A state police structure will surely be more effective. Devolution of powers to the Federating units of Nigeria is surely the way to go, but Nigeria needs a constitutional process to realize this dream.
Politics and Governance involve the equitable allocation of resources and it defines who gets what and how.
The call for fiscal federalism by the governors must be taken seriously .Most importantly, the President needs to address the nation on these issues and set the pace for a jaw jaw among the various interest groups in Nigeria.

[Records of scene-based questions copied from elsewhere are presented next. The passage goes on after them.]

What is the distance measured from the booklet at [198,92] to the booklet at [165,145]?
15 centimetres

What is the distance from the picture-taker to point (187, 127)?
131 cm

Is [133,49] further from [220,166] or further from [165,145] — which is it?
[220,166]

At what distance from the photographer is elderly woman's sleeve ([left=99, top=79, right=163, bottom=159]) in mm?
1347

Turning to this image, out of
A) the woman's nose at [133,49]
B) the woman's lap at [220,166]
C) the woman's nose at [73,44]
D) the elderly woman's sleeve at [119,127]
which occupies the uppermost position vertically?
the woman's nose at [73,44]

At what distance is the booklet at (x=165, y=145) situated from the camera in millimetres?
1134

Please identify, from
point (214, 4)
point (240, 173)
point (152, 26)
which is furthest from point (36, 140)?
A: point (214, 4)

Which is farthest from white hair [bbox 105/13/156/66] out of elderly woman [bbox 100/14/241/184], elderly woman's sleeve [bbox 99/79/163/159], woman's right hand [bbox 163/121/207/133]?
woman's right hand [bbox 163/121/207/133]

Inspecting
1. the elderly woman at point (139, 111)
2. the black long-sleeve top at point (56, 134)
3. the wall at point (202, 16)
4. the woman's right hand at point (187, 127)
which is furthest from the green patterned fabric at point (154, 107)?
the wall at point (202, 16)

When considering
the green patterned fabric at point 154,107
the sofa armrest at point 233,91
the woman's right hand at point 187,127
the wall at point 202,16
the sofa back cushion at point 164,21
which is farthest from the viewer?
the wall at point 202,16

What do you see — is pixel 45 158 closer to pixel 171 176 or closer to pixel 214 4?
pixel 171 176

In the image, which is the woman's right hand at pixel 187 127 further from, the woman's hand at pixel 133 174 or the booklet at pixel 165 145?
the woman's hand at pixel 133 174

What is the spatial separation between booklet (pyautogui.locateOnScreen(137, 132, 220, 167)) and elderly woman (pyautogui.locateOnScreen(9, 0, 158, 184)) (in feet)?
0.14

There is a dire need for a radical review of the current revenue formula; many have called for a return to the first Republic era where states or regions enjoyed the bounty from their resources. However, there is a current and recurring agitation for resource control where states will have control and utilization of their resources and pay tax to the centre. If this happens states will be forced to look in wards rather than go for handouts at the center every month.
The President has kept quiet enough. His silence could be misconstrued as an endorsement of the conflagration engulfing the country, especially as it concerns the ills perpetrated by herdsmen who are his Fulani kinsmen.